The base blockchain layer of a cryptocurrency such as Bitcoin is called the mainchain. 

What does the mainchain do?

This base layer or the mainchain is where all the transactions are executed and finalized. Every blockchain has a central or mainchain to facilitate transactions on the network. All transactions that are done layers on top of the mainchain are not confirmed until they are finalized on the mainchain. This makes the mainchain one of the most important components of any blockchain network. The upgrades to the mainchain have allowed for several privacy, security, and data decentralization features to be added to the mainchain through the development of applications and layers on top of the chain.

How does mainchain work?

As the mainchain is the original or the underlying layer of the blockchain architecture, it is often referred to as the parent blockchain. Cryptocurrencies settle all transactions on the mainchain, even if they have secondary layers. 

For example, in Bitcoin, one of the secondary layers on top of the main chain is the Lightning Network, which is used for instant transactions between Lightning wallets. Once the transaction is executed on the Lighting Network, the transactions need to be finalized on the mainchain for the process to be completed.

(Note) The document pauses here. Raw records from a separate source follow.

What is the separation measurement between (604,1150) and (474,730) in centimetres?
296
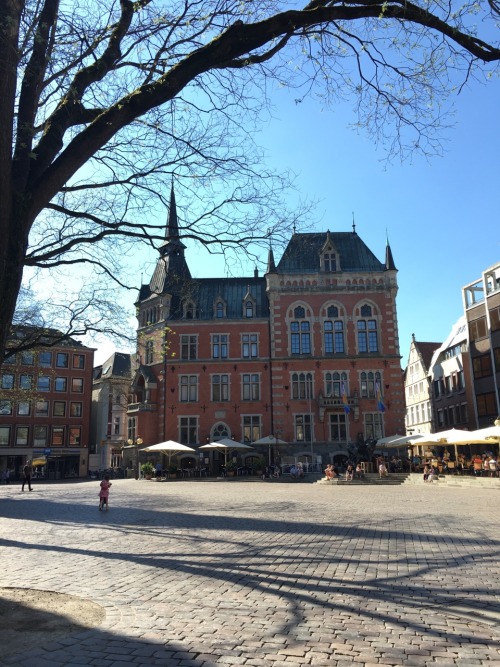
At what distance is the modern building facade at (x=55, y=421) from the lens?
53.1 meters

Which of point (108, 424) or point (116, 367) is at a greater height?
point (116, 367)

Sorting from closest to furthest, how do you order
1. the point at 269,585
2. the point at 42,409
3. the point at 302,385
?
1. the point at 269,585
2. the point at 302,385
3. the point at 42,409

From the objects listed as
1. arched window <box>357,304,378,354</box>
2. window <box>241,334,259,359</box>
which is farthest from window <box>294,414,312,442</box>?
arched window <box>357,304,378,354</box>

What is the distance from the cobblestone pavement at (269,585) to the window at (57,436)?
141 ft

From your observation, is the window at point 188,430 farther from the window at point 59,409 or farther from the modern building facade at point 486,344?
the modern building facade at point 486,344

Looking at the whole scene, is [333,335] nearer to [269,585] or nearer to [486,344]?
[486,344]

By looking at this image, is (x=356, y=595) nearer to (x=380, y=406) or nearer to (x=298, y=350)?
(x=380, y=406)

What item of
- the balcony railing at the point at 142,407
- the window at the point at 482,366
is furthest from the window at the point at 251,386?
the window at the point at 482,366

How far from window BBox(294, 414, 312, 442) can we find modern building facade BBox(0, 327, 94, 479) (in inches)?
905

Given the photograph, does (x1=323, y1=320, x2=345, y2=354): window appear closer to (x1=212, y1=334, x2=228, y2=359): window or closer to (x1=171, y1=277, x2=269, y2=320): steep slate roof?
(x1=171, y1=277, x2=269, y2=320): steep slate roof

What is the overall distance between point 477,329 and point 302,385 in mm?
15497

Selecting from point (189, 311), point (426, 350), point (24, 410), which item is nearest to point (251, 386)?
point (189, 311)

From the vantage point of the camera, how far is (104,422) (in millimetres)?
65562

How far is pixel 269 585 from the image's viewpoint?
24.1 feet
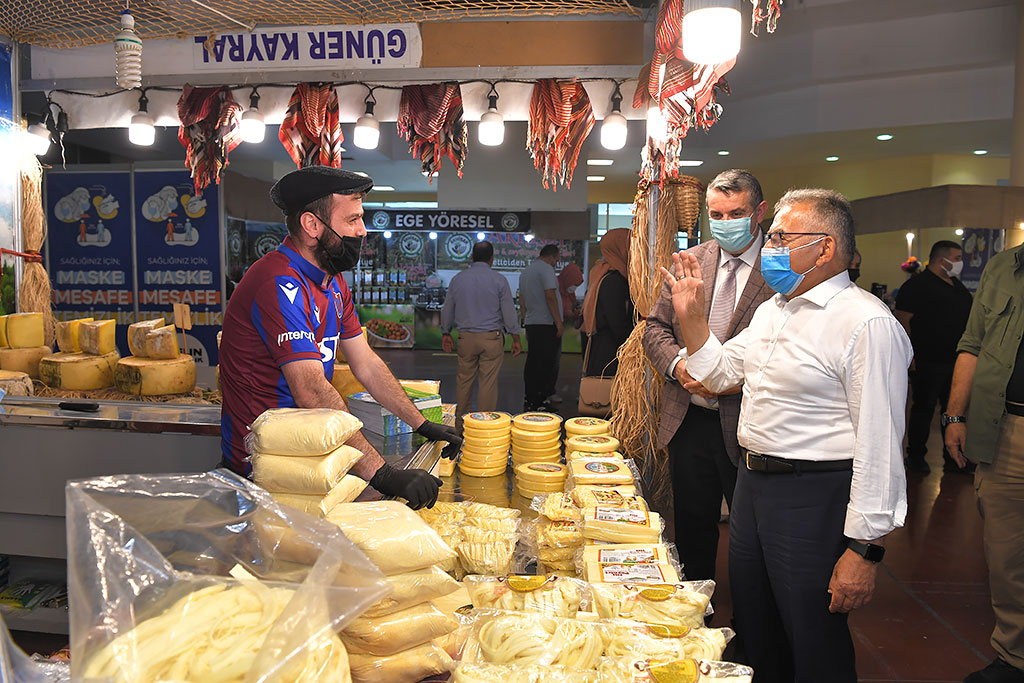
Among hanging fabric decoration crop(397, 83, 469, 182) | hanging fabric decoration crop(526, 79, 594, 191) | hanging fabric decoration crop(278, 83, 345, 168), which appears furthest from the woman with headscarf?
hanging fabric decoration crop(278, 83, 345, 168)

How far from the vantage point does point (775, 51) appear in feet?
27.8

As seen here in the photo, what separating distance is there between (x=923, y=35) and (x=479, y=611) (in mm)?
8435

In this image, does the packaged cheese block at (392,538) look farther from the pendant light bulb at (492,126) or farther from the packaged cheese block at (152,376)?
the pendant light bulb at (492,126)

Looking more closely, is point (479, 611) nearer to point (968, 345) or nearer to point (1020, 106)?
point (968, 345)

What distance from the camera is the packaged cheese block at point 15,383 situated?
3670mm

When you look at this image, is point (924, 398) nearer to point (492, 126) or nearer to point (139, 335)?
point (492, 126)

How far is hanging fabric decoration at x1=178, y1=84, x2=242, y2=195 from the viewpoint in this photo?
482cm

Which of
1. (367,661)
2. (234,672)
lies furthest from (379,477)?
(234,672)

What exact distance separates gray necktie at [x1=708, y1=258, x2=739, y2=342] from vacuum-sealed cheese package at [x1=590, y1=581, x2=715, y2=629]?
1.60 m

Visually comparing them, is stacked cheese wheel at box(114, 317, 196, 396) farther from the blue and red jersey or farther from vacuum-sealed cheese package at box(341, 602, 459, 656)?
vacuum-sealed cheese package at box(341, 602, 459, 656)

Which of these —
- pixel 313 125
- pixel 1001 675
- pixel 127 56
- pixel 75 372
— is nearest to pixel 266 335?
pixel 127 56

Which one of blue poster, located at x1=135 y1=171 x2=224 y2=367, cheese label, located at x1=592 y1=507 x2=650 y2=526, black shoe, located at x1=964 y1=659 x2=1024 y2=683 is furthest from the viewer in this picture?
blue poster, located at x1=135 y1=171 x2=224 y2=367

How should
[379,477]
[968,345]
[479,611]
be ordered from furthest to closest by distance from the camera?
[968,345] < [379,477] < [479,611]

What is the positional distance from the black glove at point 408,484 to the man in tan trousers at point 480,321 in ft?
17.1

What is the relationship between the mainchain and sidechain?

Every blockchain has a mainchain, which functions as the base layer. Due to the certain limitations of the mainchain such as limited block size, low throughput, and overall low efficiency, users have often found that there is a tradeoff between higher security and efficiency in cryptocurrency. The sidechain mechanism was developed to improve the efficiency, scale, and scope of the blockchain network. 

Sidechains are able to do this by using a pegging system, which allows for digital asset exchange between two different blockchain networks resulting in a larger seamless ecosystem. 

What are the mainchain’s limitations?

With a growing number of blockchain users, validating every transaction on the mainchain tends to slow the processing speeds in the blockchain networks. While this approach of validating all transactions on the mainchain is highly secure, the efficacy is severely compromised. As a result, more time and computer resources need to be dedicated to the mainchain to complete the blockchain processes. 

A possible solution to this issue is using sharding, which is a process of splitting the tasks of validating transactions into smaller partitions that are easier to manage. The use of sidechains can also help boost the efficiency, scalability, scope, and flexibility of the blockchain network.